How e-discovery and digital forensics can help tackle cybercrime
More than 80 per cent of APAC organisations suffered a cyber-attack last year, and according to recent research, the region is touted to become the new “hot” target for cybercrime and information theft. A discussion with Eddie Toh, a partner at KPMG, and Amanda Fennell, an executive at Relativity, on how e-discovery and digital forensics play a pivotal role in all stages of cybersecurity.
With cybercrime on the rise, what are the key challenges companies face in responding to data breaches/other cyber-attacks and why do these challenges arise?
Eddie: Companies today are all aware cybersecurity is important, but not all are implementing what’s required to get to a baseline that can keep data breaches and cyber-attacks at bay.

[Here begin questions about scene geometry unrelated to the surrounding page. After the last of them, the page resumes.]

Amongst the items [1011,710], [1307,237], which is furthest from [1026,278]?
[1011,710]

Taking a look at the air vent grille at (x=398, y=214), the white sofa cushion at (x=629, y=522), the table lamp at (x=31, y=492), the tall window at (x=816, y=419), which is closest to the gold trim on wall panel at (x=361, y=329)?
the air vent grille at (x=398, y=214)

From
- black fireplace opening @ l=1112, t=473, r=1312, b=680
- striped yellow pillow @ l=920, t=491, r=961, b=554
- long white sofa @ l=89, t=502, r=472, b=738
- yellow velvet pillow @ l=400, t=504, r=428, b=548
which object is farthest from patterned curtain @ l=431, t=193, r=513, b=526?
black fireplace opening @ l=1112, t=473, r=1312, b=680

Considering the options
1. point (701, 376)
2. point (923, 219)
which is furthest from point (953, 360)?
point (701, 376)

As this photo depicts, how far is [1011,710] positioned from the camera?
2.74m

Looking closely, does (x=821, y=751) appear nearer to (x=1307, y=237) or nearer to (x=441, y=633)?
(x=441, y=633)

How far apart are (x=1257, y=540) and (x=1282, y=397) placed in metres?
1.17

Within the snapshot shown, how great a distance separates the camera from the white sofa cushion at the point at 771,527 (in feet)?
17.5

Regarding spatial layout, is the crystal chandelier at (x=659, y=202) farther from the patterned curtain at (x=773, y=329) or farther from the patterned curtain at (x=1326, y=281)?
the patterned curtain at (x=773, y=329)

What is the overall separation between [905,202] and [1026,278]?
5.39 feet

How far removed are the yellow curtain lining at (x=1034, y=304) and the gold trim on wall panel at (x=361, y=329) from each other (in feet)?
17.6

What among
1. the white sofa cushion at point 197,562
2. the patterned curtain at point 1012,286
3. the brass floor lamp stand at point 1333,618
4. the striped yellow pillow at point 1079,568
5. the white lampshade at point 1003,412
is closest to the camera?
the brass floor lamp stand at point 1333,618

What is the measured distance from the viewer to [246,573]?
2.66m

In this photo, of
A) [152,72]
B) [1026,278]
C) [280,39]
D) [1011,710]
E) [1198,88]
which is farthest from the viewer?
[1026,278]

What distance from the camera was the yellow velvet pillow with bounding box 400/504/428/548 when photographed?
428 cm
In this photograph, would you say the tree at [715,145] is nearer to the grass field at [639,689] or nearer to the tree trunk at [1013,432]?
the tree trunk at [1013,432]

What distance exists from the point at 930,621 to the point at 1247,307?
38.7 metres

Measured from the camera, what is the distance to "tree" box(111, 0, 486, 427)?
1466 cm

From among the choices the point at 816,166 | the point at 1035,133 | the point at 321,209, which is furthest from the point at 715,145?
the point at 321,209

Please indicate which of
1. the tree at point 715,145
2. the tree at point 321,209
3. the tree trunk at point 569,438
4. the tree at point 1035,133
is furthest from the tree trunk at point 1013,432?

Aside from cost, there is also the issue of capabilities in the company. This is typically the issue faced by smaller businesses who might not be able to dedicate personnel and resources to protecting this part of the business, as critical as they are aware cybersecurity is.
Separate to that, there’s also a balance between what is considered a ‘nice to have’ versus a ‘must have’ for cyber threat monitoring and response tools, in addition to workforce capabilities. Even if a company meets a baseline for the needed data and cybersecurity requirements, this does not necessarily mean they are in the all clear. Every company is unique – and depending on its visibility, profile and vulnerabilities, it may need more than just baseline security capabilities to stay safe.
The difficulty in finding the sweet spot to balance cost and security needs is also the reason why companies tend to work with cyber advisors such as those from KPMG, to help them do what’s best with the amount of budget they are able to commit to.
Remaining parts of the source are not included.